___ Records for this exercise
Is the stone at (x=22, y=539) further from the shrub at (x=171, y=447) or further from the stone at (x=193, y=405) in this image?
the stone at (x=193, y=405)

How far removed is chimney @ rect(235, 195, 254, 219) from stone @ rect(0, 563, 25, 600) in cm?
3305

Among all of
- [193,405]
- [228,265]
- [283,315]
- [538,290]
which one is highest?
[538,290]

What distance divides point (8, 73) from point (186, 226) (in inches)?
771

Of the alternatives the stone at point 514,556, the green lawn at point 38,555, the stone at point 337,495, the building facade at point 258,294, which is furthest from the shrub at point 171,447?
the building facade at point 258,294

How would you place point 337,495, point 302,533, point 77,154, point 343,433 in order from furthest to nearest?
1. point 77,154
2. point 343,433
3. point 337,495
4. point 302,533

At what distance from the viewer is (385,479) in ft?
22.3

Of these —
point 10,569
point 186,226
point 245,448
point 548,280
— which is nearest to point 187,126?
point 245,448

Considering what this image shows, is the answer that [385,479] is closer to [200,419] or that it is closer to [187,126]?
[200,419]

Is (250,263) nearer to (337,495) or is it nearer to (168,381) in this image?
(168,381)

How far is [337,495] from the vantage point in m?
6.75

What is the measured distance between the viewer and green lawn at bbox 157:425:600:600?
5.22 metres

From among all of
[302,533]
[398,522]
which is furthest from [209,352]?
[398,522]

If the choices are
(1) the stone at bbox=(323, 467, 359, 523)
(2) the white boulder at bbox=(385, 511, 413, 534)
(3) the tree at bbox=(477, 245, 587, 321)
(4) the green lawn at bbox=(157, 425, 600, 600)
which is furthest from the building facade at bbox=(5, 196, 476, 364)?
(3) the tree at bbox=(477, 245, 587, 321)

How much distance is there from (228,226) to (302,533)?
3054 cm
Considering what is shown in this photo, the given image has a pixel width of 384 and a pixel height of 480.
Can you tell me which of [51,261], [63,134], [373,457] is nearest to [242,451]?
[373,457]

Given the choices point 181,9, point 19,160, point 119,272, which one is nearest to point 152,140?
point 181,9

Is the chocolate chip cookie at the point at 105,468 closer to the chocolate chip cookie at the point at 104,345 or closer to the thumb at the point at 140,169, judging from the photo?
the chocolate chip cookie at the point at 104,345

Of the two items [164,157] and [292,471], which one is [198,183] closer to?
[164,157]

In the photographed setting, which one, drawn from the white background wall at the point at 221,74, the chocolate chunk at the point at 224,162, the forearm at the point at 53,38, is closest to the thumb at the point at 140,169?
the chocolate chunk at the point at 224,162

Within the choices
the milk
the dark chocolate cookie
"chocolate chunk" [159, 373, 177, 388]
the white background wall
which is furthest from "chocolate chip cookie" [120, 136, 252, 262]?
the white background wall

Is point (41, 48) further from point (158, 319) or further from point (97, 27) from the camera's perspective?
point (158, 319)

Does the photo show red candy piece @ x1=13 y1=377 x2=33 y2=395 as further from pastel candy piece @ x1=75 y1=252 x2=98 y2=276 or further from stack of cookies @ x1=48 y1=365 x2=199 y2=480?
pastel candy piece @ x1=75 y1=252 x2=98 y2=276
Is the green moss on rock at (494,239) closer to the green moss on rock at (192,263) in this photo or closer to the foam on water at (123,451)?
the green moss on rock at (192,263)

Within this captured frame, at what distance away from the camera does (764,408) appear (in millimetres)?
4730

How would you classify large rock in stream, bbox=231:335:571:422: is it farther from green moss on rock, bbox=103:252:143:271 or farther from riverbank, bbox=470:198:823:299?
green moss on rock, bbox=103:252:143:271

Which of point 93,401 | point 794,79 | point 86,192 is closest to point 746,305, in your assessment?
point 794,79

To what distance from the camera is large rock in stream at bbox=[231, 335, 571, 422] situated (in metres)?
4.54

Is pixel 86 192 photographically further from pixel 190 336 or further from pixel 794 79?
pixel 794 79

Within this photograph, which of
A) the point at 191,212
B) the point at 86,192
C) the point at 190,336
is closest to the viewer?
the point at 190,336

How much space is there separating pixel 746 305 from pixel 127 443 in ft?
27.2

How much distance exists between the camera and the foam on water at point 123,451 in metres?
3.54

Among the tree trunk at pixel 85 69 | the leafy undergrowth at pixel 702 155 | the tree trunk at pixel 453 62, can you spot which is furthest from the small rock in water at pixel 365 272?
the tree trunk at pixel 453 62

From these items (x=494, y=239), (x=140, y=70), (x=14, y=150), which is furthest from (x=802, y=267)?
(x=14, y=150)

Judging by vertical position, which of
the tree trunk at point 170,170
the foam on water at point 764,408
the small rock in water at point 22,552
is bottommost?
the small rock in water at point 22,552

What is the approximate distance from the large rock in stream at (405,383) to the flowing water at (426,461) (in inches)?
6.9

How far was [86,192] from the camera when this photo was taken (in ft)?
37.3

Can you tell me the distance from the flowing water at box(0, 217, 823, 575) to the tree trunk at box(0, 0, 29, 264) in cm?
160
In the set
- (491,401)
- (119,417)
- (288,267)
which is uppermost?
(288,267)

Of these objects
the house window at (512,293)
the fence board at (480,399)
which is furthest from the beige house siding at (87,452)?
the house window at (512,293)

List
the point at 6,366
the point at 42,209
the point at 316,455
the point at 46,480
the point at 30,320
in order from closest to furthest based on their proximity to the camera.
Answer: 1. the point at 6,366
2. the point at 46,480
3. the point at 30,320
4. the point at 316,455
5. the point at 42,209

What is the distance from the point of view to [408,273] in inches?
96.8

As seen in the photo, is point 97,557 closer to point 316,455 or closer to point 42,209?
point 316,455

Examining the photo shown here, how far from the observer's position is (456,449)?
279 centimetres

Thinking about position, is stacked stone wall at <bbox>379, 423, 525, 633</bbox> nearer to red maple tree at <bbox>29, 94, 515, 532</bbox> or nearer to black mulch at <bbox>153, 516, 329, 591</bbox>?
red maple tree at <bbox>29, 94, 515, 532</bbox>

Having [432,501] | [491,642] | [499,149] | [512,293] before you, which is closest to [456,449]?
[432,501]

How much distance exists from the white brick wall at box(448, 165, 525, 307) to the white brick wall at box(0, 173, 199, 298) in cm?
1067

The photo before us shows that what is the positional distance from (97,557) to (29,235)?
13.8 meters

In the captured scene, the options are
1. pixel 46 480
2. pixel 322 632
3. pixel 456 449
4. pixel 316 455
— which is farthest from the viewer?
______
Task instructions
Copy out every item above word for word, with nothing changed or left out.

Solution for this task
Is the stone at (x=22, y=539) further from the shrub at (x=171, y=447) or further from the stone at (x=193, y=405) in this image?
the stone at (x=193, y=405)

How far removed is chimney @ rect(235, 195, 254, 219) from stone @ rect(0, 563, 25, 600) in cm?
3305

Among all of
- [193,405]
- [228,265]
- [283,315]
- [538,290]
which one is highest?
[538,290]

What distance divides point (8, 73) from point (186, 226) (in inches)?
771

Of the alternatives the stone at point 514,556, the green lawn at point 38,555, the stone at point 337,495, the building facade at point 258,294, which is furthest from the shrub at point 171,447?
the building facade at point 258,294

How would you place point 337,495, point 302,533, point 77,154, point 343,433 in order from furthest to nearest?
1. point 77,154
2. point 343,433
3. point 337,495
4. point 302,533

At what distance from the viewer is (385,479) in ft?
22.3

Of these —
point 10,569
point 186,226
point 245,448
point 548,280
— which is nearest to point 187,126?
point 245,448

Considering what this image shows, is the answer that [385,479] is closer to [200,419] or that it is closer to [187,126]?
[200,419]

Is (250,263) nearer to (337,495) or is it nearer to (168,381) in this image?
(168,381)

How far is [337,495] from the vantage point in m?
6.75

What is the measured distance between the viewer and green lawn at bbox 157:425:600:600?
5.22 metres

From among all of
[302,533]
[398,522]
which is furthest from [209,352]?
[398,522]

If the choices are
(1) the stone at bbox=(323, 467, 359, 523)
(2) the white boulder at bbox=(385, 511, 413, 534)
(3) the tree at bbox=(477, 245, 587, 321)
(4) the green lawn at bbox=(157, 425, 600, 600)
which is furthest from the building facade at bbox=(5, 196, 476, 364)?
(3) the tree at bbox=(477, 245, 587, 321)

How much distance is there from (228,226) to (302,533)?
3054 cm
Considering what is shown in this photo, the given image has a pixel width of 384 and a pixel height of 480.
Can you tell me which of [51,261], [63,134], [373,457] is nearest to [242,451]?
[373,457]

Given the choices point 181,9, point 19,160, point 119,272, which one is nearest to point 152,140?
point 181,9

Is the chocolate chip cookie at the point at 105,468 closer to the chocolate chip cookie at the point at 104,345 or closer to the thumb at the point at 140,169, judging from the photo?
the chocolate chip cookie at the point at 104,345

Of the two items [164,157] and [292,471], which one is [198,183] closer to?
[164,157]

In the photographed setting, which one, drawn from the white background wall at the point at 221,74, the chocolate chunk at the point at 224,162, the forearm at the point at 53,38, is closest to the thumb at the point at 140,169?
the chocolate chunk at the point at 224,162

Within the choices
the milk
the dark chocolate cookie
"chocolate chunk" [159, 373, 177, 388]
the white background wall
which is furthest from "chocolate chip cookie" [120, 136, 252, 262]?
the white background wall

Is point (41, 48) further from point (158, 319) or further from point (97, 27) from the camera's perspective?
point (158, 319)

Does the photo show red candy piece @ x1=13 y1=377 x2=33 y2=395 as further from pastel candy piece @ x1=75 y1=252 x2=98 y2=276 or further from stack of cookies @ x1=48 y1=365 x2=199 y2=480?
pastel candy piece @ x1=75 y1=252 x2=98 y2=276
Is the green moss on rock at (494,239) closer to the green moss on rock at (192,263) in this photo or closer to the foam on water at (123,451)?
the green moss on rock at (192,263)

Within this captured frame, at what distance away from the camera does (764,408) appear (in millimetres)?
4730

How would you classify large rock in stream, bbox=231:335:571:422: is it farther from green moss on rock, bbox=103:252:143:271 or farther from riverbank, bbox=470:198:823:299?
green moss on rock, bbox=103:252:143:271

Which of point 93,401 | point 794,79 | point 86,192 is closest to point 746,305, in your assessment?
point 794,79

To what distance from the camera is large rock in stream at bbox=[231, 335, 571, 422] situated (in metres)?
4.54

Is pixel 86 192 photographically further from pixel 190 336 or further from pixel 794 79?
pixel 794 79

Within this photograph, which of
A) the point at 191,212
B) the point at 86,192
C) the point at 190,336
is closest to the viewer?
the point at 190,336

How much space is there separating pixel 746 305 from pixel 127 443 in ft?
27.2

How much distance exists between the camera and the foam on water at point 123,451 in metres?
3.54

Among the tree trunk at pixel 85 69 | the leafy undergrowth at pixel 702 155 | the tree trunk at pixel 453 62, can you spot which is furthest from the small rock in water at pixel 365 272?
the tree trunk at pixel 453 62

From these items (x=494, y=239), (x=140, y=70), (x=14, y=150), which is furthest from (x=802, y=267)?
(x=14, y=150)

Judging by vertical position, which of
the tree trunk at point 170,170
the foam on water at point 764,408
the small rock in water at point 22,552
is bottommost?
the small rock in water at point 22,552

What is the approximate distance from the large rock in stream at (405,383) to the flowing water at (426,461) (in inches)?
6.9

How far was [86,192] from the camera when this photo was taken (in ft)?
37.3

Can you tell me the distance from the flowing water at box(0, 217, 823, 575) to the tree trunk at box(0, 0, 29, 264) in cm?
160
In the set
- (491,401)
- (119,417)
- (288,267)
which is uppermost?
(288,267)

Of these objects
the house window at (512,293)
the fence board at (480,399)
which is furthest from the beige house siding at (87,452)?
the house window at (512,293)

List
the point at 6,366
the point at 42,209
the point at 316,455
the point at 46,480
the point at 30,320
in order from closest to furthest based on their proximity to the camera.
Answer: 1. the point at 6,366
2. the point at 46,480
3. the point at 30,320
4. the point at 316,455
5. the point at 42,209

What is the distance from the point of view to [408,273] in inches?
96.8

As seen in the photo, is point 97,557 closer to point 316,455 or closer to point 42,209?
point 316,455

Examining the photo shown here, how far from the observer's position is (456,449)?
279 centimetres

Thinking about position, is stacked stone wall at <bbox>379, 423, 525, 633</bbox> nearer to red maple tree at <bbox>29, 94, 515, 532</bbox> or nearer to black mulch at <bbox>153, 516, 329, 591</bbox>?
red maple tree at <bbox>29, 94, 515, 532</bbox>

Having [432,501] | [491,642] | [499,149] | [512,293] before you, which is closest to [456,449]?
[432,501]

How much distance exists from the white brick wall at box(448, 165, 525, 307) to the white brick wall at box(0, 173, 199, 298) in cm?
1067

The photo before us shows that what is the positional distance from (97,557) to (29,235)?
13.8 meters

In the captured scene, the options are
1. pixel 46 480
2. pixel 322 632
3. pixel 456 449
4. pixel 316 455
— which is farthest from the viewer?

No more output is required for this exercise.